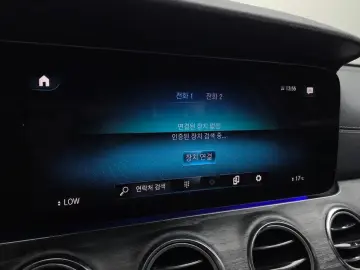 2021 Mercedes-Benz E-Класс с пробегом 45 408 км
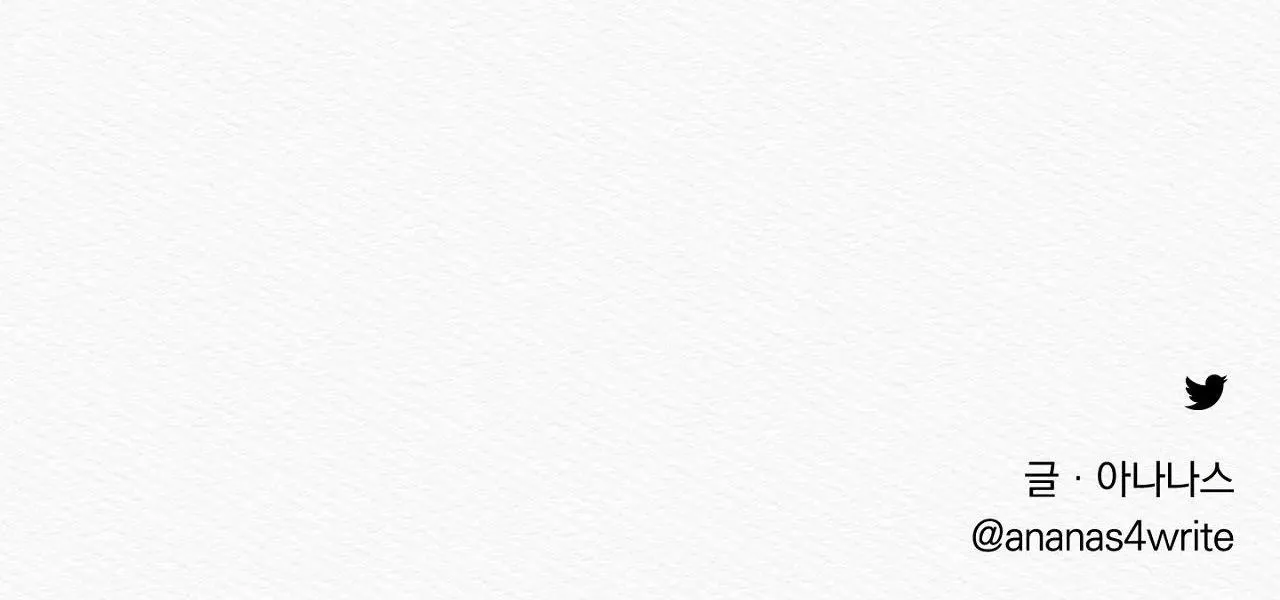 Củy Dạ Khút Chapter 9 Trang 90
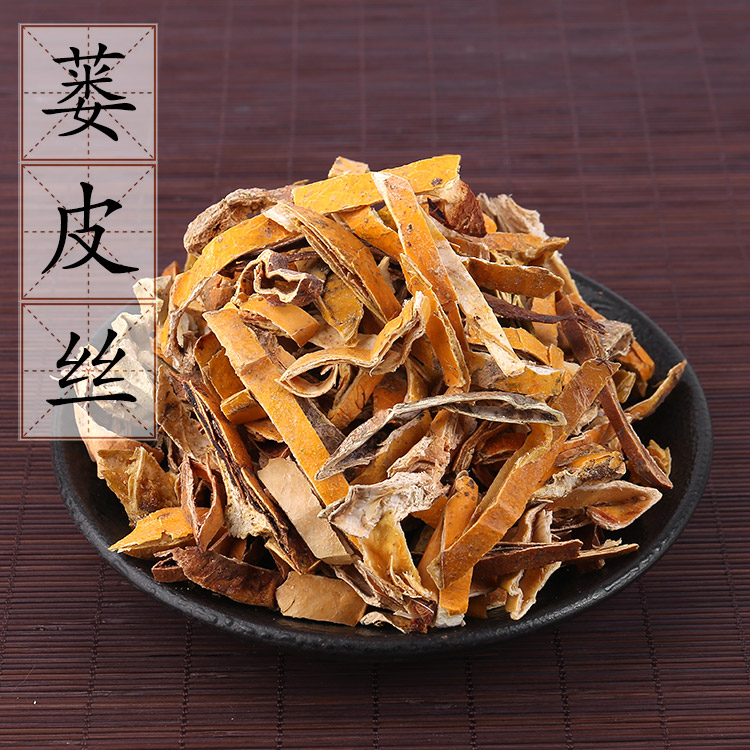【100克】新货瓜蒌皮 中药材供应 瓜蒌丝 栝楼壳 瓜壳 娄皮
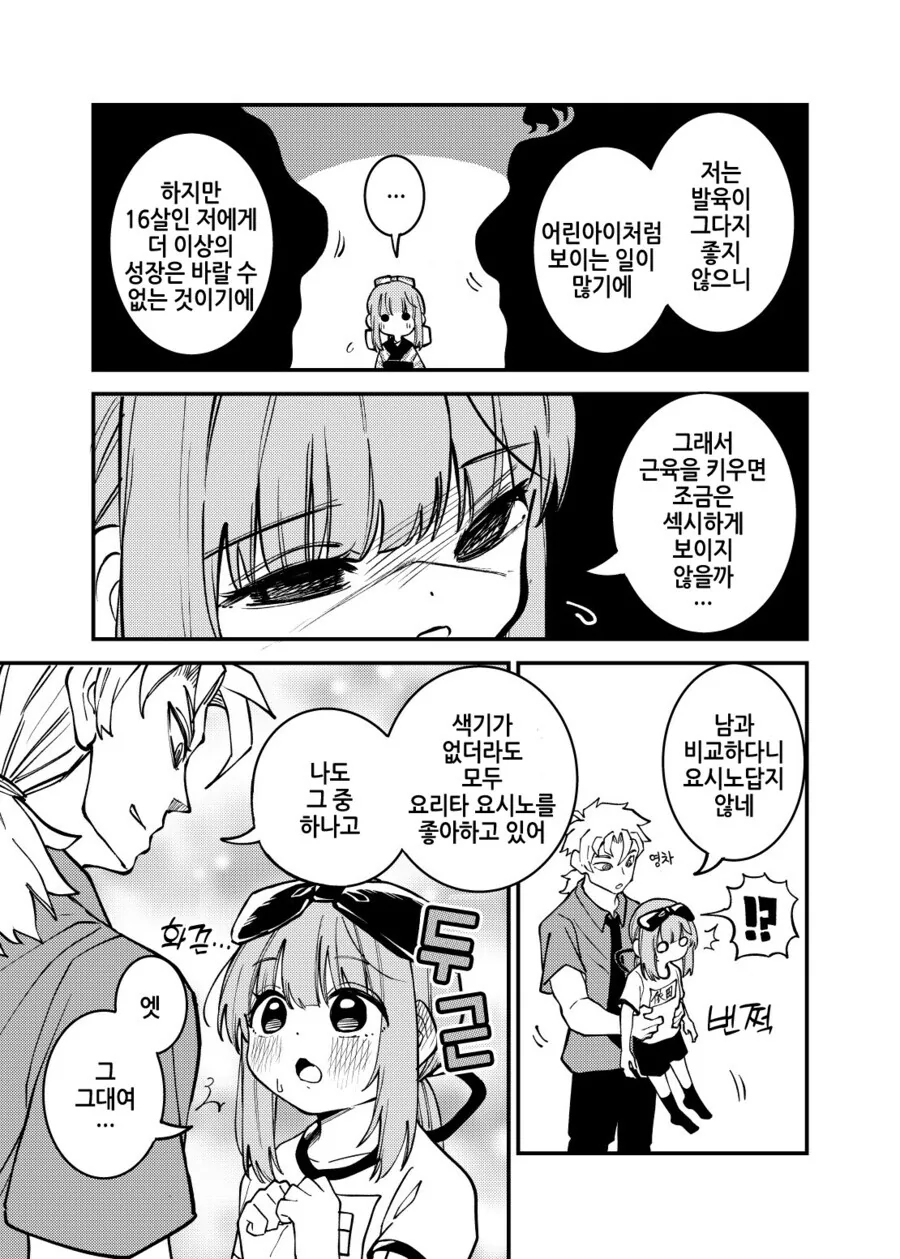 @) ♥시계로 전향하려는 요시노 - 이미지 3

⁂

(Work to be completed)
Only the text of the material belongs in your copy, which must match the original exactly.

(Completed task)
 2021 Mercedes-Benz E-Класс с пробегом 45 408 км
 Củy Dạ Khút Chapter 9 Trang 90
【100克】新货瓜蒌皮 中药材供应 瓜蒌丝 栝楼壳 瓜壳 娄皮
 @) ♥시계로 전향하려는 요시노 - 이미지 3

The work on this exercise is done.